* TO-DO LIST:
- A) Rewrite everything in the sorting question from "I have a recursive" down to "low and high.", putting "run in parallel" wherever "parallelized" appears.
- B) Carry on the OpenCL sorting question from the point where it stops.

* SUPPLIED TEXT:
▬▬▬▬▬▬
Simplifying and Optimizing a Recursive Sort Algorithm for OpenCL?

I have a recursive O(n log(n)) (I think) sorting algorithm that should work decently if parallelized. Here is the code using C++ code.

// Groups the array into two parts: low and high.

for(int i = 0; i < LENGTH/2; i++)

{

    auto &objectA = vec;

    auto &objectB = vec[(LENGTH+1)/2+i];

    if(objectB < objectA)

        std::swap(objectA, objectB);

}

// Exposes the highest half of low and lowest half of high.

// The next two statements can be done concurrently

std::partial_sort (vec.begin() + LENGTH/2, vec.end() - LENGTH/4, vec.end());

std::partial_sort (vec.rbegin() + LENGTH/2, vec.rend() - LENGTH/4, vec.rend(),

    [](int a, int b){ return b<a; });

/* Simplified from the these two sort calls.

* Sorts the exposed halves. Makes low and high only have the lowest and highest entries, respectively.

*  std::sort (vec.begin() + LENGTH/4, vec.end() - LENGTH/4);

* Sorts the low half of the array.
▬▬▬▬▬▬
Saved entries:
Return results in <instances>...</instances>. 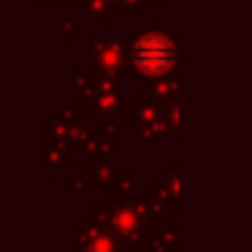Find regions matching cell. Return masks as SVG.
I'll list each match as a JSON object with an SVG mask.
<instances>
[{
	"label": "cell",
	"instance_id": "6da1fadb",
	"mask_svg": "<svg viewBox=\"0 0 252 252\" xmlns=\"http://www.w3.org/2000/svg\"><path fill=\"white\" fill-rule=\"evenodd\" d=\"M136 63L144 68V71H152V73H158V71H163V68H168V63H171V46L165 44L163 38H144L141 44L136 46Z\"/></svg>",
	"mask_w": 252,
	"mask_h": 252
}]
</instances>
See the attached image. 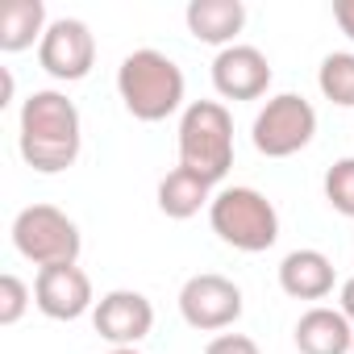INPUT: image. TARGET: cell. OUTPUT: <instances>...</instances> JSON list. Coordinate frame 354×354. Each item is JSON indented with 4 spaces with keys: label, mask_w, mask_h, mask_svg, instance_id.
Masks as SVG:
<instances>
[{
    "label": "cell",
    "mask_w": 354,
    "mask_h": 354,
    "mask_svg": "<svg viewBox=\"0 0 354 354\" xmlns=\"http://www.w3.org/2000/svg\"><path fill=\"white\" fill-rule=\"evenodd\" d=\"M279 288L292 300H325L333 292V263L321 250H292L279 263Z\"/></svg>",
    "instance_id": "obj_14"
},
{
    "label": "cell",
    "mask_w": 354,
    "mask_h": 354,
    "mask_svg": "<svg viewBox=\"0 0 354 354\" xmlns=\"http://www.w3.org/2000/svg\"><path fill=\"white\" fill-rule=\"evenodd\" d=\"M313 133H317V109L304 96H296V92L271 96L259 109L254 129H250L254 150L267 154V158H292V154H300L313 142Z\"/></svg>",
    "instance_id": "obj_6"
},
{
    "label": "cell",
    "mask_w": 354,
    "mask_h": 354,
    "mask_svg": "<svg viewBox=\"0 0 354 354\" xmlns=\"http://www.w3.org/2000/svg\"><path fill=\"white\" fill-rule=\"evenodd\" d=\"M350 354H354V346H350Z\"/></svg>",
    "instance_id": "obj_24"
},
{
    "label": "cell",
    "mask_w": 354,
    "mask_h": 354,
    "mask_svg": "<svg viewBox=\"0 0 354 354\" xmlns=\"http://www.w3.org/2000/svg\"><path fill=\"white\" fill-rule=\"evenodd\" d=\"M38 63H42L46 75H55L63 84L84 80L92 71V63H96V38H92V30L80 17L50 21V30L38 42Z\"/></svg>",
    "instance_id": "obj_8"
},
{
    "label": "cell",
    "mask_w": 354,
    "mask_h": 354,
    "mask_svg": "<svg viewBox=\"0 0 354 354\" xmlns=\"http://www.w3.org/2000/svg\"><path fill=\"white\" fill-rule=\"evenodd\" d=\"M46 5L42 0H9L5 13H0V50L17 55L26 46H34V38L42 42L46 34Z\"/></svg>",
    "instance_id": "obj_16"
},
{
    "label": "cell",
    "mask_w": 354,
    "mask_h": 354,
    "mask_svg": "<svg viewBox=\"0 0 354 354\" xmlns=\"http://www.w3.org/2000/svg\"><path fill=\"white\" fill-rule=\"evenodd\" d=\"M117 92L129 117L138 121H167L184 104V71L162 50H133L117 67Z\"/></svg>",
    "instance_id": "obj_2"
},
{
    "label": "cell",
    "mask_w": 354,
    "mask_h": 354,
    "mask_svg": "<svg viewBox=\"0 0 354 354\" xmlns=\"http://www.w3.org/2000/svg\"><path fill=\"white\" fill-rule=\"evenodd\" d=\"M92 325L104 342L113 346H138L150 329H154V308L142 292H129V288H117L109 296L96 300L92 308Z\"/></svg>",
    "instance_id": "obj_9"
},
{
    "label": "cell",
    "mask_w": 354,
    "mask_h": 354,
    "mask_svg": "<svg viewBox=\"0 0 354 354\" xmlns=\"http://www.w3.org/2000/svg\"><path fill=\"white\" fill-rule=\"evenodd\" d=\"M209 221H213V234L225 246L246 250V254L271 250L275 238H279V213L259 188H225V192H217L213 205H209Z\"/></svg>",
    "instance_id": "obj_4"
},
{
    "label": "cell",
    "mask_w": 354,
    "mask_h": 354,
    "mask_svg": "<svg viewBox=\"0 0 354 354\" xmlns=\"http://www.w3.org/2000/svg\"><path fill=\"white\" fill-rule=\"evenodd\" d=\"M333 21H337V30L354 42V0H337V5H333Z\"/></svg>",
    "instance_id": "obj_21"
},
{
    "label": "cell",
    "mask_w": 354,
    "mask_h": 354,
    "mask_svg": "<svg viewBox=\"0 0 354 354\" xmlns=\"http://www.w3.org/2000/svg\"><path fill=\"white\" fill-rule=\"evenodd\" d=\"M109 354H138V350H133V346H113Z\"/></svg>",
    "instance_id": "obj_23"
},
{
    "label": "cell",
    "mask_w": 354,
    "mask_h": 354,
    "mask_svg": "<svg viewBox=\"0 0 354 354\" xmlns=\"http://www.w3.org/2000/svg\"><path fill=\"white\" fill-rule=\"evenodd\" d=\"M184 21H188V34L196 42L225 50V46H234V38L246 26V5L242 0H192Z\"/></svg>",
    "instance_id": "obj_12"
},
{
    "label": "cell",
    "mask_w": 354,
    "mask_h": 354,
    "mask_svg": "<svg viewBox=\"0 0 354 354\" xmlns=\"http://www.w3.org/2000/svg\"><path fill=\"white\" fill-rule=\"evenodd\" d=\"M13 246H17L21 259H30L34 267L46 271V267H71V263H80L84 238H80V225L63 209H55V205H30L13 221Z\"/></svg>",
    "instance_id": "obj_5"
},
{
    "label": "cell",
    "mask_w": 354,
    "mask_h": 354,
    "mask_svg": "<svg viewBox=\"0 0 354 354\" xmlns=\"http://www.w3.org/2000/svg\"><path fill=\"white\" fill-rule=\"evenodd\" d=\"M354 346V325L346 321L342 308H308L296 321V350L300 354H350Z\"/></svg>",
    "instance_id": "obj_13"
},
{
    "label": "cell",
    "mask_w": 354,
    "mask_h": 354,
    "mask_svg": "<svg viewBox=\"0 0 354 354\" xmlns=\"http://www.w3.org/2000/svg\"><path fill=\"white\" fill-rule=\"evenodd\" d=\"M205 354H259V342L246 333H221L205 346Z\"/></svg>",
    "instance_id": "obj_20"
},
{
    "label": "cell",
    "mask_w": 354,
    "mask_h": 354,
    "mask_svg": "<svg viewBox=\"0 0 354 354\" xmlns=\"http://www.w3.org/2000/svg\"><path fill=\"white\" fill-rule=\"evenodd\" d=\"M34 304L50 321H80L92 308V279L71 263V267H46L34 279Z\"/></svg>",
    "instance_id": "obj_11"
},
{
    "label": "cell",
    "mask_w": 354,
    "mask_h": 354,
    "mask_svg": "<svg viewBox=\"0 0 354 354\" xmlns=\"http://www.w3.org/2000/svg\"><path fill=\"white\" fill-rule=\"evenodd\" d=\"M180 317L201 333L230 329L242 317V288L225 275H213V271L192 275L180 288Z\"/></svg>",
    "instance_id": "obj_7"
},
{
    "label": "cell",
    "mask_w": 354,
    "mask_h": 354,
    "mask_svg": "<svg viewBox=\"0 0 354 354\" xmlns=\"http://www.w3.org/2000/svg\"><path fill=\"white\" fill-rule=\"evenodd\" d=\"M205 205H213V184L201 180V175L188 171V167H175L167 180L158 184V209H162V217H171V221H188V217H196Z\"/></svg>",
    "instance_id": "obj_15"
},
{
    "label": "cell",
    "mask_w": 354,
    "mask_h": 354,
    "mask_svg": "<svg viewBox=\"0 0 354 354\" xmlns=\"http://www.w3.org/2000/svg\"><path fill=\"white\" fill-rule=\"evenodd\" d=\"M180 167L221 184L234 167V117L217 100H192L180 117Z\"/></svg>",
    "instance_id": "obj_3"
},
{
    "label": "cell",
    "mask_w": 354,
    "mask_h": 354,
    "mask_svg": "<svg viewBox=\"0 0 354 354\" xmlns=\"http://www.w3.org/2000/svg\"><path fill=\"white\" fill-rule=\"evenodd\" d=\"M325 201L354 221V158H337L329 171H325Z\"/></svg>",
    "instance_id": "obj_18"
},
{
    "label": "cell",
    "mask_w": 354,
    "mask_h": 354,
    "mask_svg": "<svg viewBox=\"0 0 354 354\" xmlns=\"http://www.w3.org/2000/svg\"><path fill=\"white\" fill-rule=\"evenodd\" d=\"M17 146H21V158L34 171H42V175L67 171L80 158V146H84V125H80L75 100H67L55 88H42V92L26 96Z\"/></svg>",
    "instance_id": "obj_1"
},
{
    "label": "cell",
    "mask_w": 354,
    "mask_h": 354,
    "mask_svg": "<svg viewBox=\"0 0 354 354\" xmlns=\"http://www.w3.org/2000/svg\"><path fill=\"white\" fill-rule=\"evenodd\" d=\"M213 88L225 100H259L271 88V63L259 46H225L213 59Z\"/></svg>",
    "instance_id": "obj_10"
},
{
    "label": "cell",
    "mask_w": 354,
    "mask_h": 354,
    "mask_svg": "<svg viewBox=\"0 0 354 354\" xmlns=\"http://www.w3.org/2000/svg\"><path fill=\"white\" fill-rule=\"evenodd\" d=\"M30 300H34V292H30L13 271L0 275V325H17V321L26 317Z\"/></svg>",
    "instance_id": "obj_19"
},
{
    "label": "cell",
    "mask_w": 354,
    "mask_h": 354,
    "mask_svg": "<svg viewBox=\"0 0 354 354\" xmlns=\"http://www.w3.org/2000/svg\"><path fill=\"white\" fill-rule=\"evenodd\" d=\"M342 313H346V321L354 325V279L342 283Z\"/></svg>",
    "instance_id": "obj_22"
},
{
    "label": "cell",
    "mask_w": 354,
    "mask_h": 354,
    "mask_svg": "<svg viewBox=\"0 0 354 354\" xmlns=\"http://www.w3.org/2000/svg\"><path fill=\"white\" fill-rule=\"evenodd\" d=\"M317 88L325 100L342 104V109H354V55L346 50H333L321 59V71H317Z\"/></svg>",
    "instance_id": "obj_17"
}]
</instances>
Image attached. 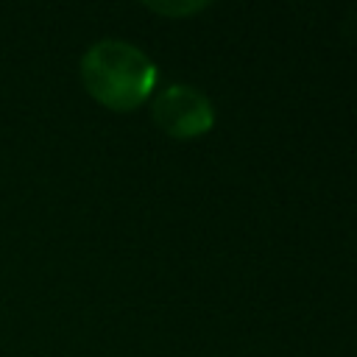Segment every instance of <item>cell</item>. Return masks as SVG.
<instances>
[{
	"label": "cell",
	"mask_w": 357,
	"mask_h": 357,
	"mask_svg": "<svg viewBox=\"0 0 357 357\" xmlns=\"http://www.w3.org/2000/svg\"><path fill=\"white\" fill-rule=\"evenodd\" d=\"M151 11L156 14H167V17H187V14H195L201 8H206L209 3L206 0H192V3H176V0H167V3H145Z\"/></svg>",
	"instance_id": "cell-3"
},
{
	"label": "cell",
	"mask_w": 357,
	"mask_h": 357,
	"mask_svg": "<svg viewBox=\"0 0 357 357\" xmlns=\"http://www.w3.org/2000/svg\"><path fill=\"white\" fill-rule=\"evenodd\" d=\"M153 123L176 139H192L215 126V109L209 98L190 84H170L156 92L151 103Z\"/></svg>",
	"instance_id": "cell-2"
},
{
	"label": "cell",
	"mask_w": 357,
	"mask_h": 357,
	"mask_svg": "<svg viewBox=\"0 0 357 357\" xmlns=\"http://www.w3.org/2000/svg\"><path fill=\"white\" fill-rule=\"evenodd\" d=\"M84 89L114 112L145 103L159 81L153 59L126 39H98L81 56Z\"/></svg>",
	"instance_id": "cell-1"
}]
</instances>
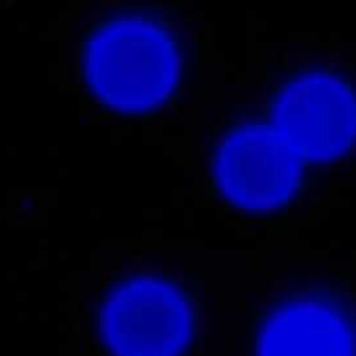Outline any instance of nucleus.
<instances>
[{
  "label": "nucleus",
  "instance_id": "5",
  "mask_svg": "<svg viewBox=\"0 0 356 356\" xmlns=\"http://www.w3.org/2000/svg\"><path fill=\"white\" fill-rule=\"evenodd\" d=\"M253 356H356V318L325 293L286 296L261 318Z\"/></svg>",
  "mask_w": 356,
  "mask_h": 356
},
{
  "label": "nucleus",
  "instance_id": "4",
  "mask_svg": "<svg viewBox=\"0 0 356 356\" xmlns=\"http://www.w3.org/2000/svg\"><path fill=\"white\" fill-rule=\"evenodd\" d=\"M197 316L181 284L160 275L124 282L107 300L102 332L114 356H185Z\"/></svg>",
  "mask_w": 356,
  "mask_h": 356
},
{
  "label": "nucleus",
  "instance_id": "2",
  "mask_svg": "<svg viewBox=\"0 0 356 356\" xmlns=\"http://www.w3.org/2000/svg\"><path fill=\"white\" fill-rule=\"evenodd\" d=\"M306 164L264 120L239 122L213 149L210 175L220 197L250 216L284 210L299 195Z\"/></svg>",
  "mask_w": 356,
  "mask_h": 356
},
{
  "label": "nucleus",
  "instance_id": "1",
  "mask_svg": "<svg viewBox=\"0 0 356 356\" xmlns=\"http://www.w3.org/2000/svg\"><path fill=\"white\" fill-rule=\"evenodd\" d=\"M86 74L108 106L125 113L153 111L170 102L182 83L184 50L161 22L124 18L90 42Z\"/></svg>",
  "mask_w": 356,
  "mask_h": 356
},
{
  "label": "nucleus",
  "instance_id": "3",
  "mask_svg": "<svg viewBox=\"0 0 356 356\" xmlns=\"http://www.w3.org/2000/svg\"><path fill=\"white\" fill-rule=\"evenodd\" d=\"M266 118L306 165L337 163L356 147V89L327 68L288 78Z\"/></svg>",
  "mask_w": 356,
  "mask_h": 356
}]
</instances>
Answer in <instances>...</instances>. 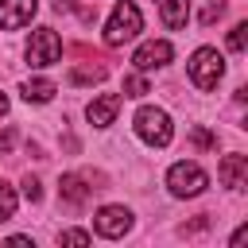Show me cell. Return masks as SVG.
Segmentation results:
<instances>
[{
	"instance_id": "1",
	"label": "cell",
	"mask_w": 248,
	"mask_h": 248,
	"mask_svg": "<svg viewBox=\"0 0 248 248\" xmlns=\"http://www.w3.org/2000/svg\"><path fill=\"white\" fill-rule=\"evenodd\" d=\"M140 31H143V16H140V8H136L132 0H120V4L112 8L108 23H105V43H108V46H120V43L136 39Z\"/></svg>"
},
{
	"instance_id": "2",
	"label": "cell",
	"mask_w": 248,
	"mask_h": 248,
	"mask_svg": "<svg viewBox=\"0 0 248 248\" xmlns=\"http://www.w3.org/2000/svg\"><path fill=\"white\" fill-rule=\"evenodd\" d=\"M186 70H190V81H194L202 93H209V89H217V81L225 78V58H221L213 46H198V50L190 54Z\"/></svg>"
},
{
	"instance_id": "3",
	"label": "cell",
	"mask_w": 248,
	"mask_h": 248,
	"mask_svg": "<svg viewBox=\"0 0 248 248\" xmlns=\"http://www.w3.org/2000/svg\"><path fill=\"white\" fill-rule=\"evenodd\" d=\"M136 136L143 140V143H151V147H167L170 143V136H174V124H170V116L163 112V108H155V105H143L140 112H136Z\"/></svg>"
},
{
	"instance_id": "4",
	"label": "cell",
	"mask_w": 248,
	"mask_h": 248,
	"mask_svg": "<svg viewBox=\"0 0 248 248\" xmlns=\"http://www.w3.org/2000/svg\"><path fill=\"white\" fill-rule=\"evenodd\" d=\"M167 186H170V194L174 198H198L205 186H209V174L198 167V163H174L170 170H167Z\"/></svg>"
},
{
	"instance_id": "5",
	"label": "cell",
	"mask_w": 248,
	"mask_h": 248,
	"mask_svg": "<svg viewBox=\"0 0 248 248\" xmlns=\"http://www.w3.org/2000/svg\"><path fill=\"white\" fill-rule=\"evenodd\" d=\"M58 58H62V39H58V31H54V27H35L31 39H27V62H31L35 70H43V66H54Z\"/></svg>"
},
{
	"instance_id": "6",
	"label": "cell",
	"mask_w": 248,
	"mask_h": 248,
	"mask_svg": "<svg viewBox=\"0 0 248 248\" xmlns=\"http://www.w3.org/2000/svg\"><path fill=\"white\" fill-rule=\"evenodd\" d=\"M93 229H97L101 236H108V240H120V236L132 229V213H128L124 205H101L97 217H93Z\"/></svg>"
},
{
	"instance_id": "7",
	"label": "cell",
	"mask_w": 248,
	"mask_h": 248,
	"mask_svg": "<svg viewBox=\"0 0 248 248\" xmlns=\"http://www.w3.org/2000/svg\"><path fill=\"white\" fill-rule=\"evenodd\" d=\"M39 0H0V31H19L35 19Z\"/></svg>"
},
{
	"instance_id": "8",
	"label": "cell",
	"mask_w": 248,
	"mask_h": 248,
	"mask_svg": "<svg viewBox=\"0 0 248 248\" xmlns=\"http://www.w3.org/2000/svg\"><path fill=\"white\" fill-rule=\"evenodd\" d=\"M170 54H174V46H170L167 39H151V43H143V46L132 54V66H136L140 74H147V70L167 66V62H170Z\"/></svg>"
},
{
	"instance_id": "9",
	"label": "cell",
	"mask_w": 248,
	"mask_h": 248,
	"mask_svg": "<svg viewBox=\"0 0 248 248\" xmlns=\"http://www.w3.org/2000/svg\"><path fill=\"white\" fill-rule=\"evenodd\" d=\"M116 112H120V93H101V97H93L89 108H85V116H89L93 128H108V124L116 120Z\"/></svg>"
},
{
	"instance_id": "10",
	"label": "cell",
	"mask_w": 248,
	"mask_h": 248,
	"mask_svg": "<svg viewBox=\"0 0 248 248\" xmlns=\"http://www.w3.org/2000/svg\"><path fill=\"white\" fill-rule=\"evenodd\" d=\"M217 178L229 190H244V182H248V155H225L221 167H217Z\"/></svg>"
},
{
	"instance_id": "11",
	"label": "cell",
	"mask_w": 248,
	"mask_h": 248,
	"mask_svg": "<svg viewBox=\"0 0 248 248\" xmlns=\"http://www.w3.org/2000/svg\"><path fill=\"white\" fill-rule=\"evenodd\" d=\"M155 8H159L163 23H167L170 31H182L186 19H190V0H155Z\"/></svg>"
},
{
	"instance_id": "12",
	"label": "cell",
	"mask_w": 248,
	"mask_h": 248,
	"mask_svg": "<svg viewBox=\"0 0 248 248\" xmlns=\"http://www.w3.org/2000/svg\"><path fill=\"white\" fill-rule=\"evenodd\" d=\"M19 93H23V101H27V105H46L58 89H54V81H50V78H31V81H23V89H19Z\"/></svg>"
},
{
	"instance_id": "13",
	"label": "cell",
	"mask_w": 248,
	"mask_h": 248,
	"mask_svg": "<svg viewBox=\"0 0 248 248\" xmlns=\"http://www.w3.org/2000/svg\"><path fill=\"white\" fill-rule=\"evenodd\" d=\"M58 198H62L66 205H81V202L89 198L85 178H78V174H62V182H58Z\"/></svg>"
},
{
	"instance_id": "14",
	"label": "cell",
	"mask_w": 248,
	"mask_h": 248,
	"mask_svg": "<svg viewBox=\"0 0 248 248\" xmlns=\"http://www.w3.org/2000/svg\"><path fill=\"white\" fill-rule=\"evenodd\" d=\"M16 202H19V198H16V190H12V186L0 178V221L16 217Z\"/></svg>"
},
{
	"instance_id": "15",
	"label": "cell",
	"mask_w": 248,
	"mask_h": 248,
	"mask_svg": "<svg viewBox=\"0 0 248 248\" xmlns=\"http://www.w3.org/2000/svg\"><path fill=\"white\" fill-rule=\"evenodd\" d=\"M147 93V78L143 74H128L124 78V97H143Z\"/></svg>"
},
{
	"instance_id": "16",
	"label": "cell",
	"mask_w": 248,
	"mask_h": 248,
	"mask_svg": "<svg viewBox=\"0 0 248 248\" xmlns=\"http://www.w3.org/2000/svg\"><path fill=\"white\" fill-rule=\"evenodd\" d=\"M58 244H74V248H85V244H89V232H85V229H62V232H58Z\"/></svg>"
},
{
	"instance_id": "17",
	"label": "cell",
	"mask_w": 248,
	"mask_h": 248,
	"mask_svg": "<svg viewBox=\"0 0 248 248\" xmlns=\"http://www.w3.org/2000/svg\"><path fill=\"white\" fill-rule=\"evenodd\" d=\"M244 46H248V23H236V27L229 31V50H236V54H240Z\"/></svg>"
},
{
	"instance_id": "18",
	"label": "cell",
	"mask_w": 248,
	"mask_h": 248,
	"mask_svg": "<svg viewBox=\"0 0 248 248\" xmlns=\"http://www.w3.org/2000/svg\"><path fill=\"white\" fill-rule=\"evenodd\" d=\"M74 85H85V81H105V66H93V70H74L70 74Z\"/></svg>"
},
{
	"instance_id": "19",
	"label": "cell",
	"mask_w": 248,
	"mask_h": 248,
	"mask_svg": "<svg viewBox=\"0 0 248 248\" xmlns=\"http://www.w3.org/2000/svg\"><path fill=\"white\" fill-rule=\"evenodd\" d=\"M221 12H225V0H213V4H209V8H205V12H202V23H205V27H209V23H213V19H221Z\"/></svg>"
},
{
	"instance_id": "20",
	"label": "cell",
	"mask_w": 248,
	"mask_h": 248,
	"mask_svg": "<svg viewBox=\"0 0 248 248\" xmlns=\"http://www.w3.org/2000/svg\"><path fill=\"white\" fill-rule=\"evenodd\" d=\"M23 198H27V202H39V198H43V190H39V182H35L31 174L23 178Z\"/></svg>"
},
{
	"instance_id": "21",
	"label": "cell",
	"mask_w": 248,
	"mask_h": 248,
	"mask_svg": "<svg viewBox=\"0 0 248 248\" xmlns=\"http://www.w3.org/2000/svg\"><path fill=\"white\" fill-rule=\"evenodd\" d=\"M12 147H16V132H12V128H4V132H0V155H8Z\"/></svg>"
▬▬▬▬▬▬
* RESPONSES IN ORDER:
- A)
I have a recursive O(n log(n)) (I think) sorting algorithm that should work decently if run in parallel. Here is the code using C++ code.

// Groups the array into two parts: low and high.

- B)
*  std::sort (vec.begin(), vec.begin() + LENGTH/2);

*/

std::sort (vec.begin(), vec.end() - LENGTH/4);

// Sort the high half of the array.

std::sort (vec.end() - LENGTH/2, vec.end());

There are four recursive calls so I'm getting a headache by looking at it. I don't have  experience simplifying very complex algorithms like. After dealing with the recursion, my main concern is what to do when the arrays get small. Sorting those small arrays could take a serious chunk out of performance.

Any ideas for the algorithm? Any ideas on how I should make this more comprehensible for myself?

EDIT: When replacing the std::sorts with my own implementation, I realized I used a sum instead of a product to calculate the big O.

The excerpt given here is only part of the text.